Léim an Bhradáin, 9th century to 1945
The salmon leap that isn't
The Vikings who pushed their longships as far west as the Liffey would allow named this place for the thing they found there: a five-metre waterfall where Atlantic salmon jumped upstream in numbers. 'Lax hlaup' — salmon leap. The Irish already called it 'Léim an Bhradáin,' the same thing in a different language. Both names survived for over a thousand years. Then in 1945 the ESB built a hydroelectric dam and the waterfall went under. The reservoir is there now, the name is still there, and the salmon — if you fish St. Catherine's Park below the dam — are still there. The waterfall is not.
Leixlip Castle, 1958 onwards
Desmond Guinness and the castle
Leixlip Castle was built in 1172 by Adam de Hereford, a Norman soldier who arrived with Strongbow. It is one of Ireland's oldest continuously inhabited fortifications — it predates Dublin Castle by thirty years and has been lived-in without serious interruption ever since. In 1316 it held off a four-day siege by Edward Bruce's army. In 1958 Desmond Guinness bought it. Desmond was an Irish Georgian Society co-founder and a tireless campaigner for the preservation of Ireland's Anglo-Irish architecture. He lived in Leixlip Castle for decades, restored it, opened its grounds on occasion, and used it as a base for the work that saved buildings like Castletown House down the road. The castle remains private. The grounds open occasionally for charity events. The tower and Georgian Gothic additions are visible from the road.

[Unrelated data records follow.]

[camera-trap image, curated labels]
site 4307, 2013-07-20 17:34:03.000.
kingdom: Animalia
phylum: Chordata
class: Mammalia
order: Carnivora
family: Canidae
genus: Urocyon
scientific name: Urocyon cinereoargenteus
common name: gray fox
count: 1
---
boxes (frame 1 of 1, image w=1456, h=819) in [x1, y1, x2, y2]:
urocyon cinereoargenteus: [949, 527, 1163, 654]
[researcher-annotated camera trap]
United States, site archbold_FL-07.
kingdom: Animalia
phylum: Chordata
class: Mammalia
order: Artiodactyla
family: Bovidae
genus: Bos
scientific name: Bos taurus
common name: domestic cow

1990 — the year the hill changed
Intel arrives
In 1990 Intel chose Leixlip for its first European manufacturing facility. The site on the Collinstown Industrial Estate, north of the town on the Maynooth Road, grew over the following three decades into one of Intel's two main global chip-manufacturing campuses. By the 2020s it employed over five thousand people and had accumulated more than thirty billion euros in capital investment. What that means on the ground: Leixlip's population nearly tripled between 1990 and 2022. The schools filled up. The roads — particularly the M4 and the approach roads from Maynooth — became the commuting corridors they are now. The town that had been a quiet Dublin satellite became something else: a place with its own gravitational pull, drawing workers from across Leinster to a semiconductor factory that happens to sit beside an 850-year-old castle.

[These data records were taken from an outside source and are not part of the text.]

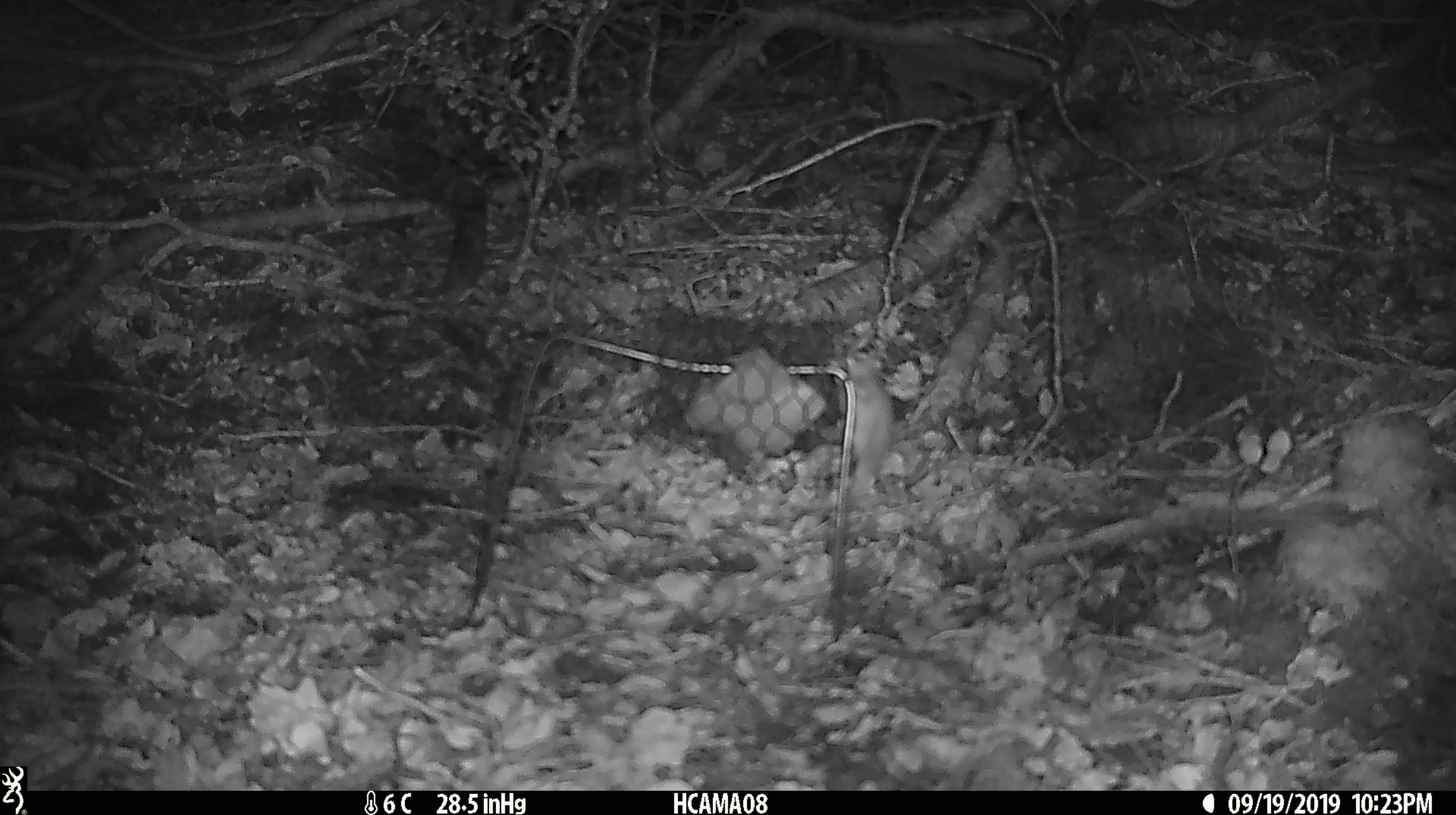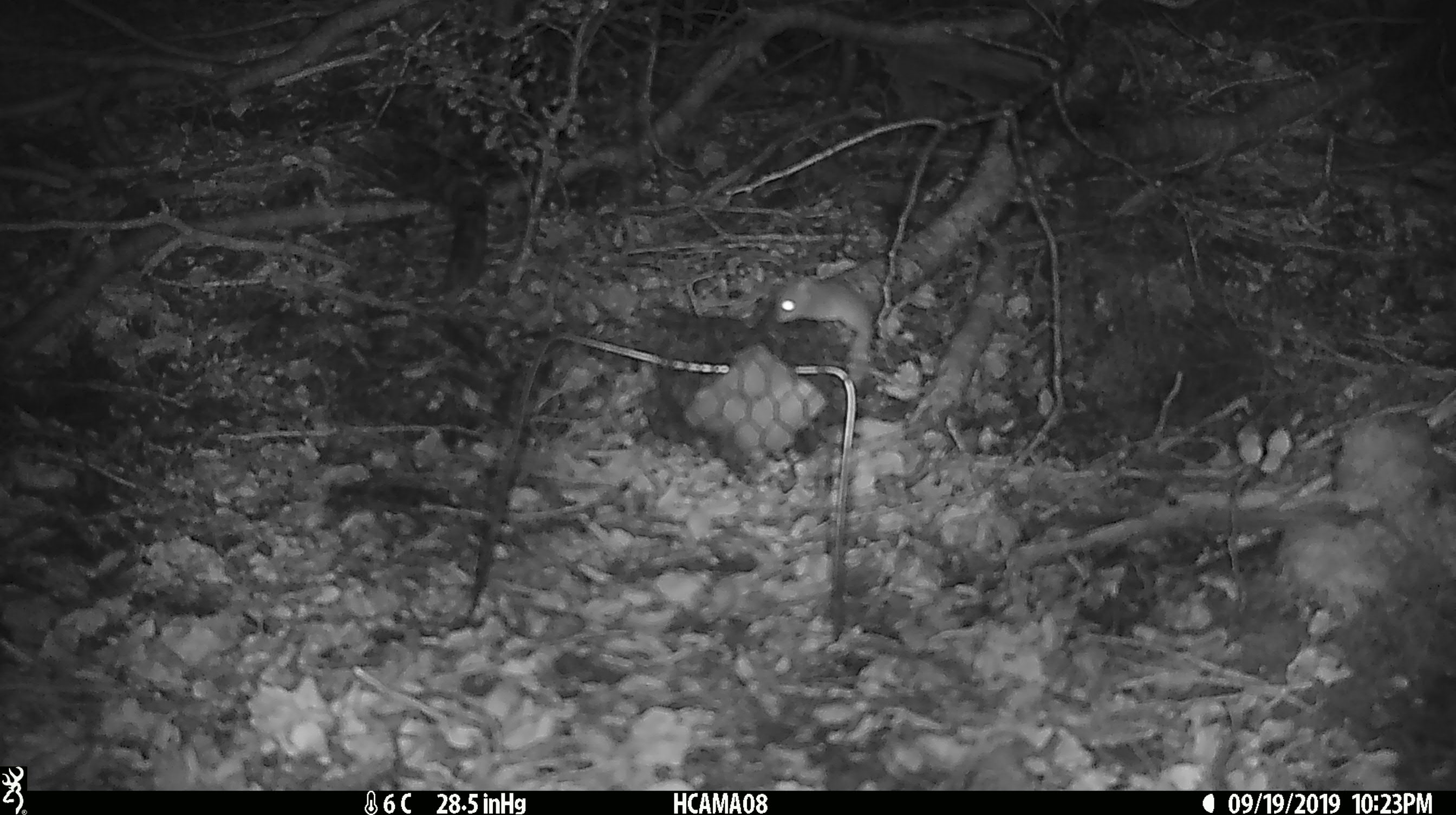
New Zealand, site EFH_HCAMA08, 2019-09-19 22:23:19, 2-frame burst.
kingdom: Animalia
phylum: Chordata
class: Mammalia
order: Rodentia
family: Muridae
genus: Mus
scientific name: Mus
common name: mouse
Mouse (Mus).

1743 — Katherine Conolly's answer to a famine
The Wonderful Barn
The famine of 1740-41 — 'Bliain an Áir,' the year of the slaughter — killed somewhere between two and four hundred thousand people across Ireland, proportionally more devastating than An Gorta Mór a century later. Katherine Conolly, widow of Speaker William Conolly and administrator of the Castletown estate, responded by commissioning a building. The Wonderful Barn is a conical six-storey tower with an external corkscrew staircase winding around its exterior, built to provide employment and to store grain for distribution. It is 73 feet tall, it looks like nothing else in Ireland, and it still stands in a field off the Celbridge road, beside two smaller circular outbuildings. It is not easily accessible — you can see it from the road. You can also walk the Castletown estate from Celbridge, where a footpath brings you within reasonable viewing distance. It is worth the detour.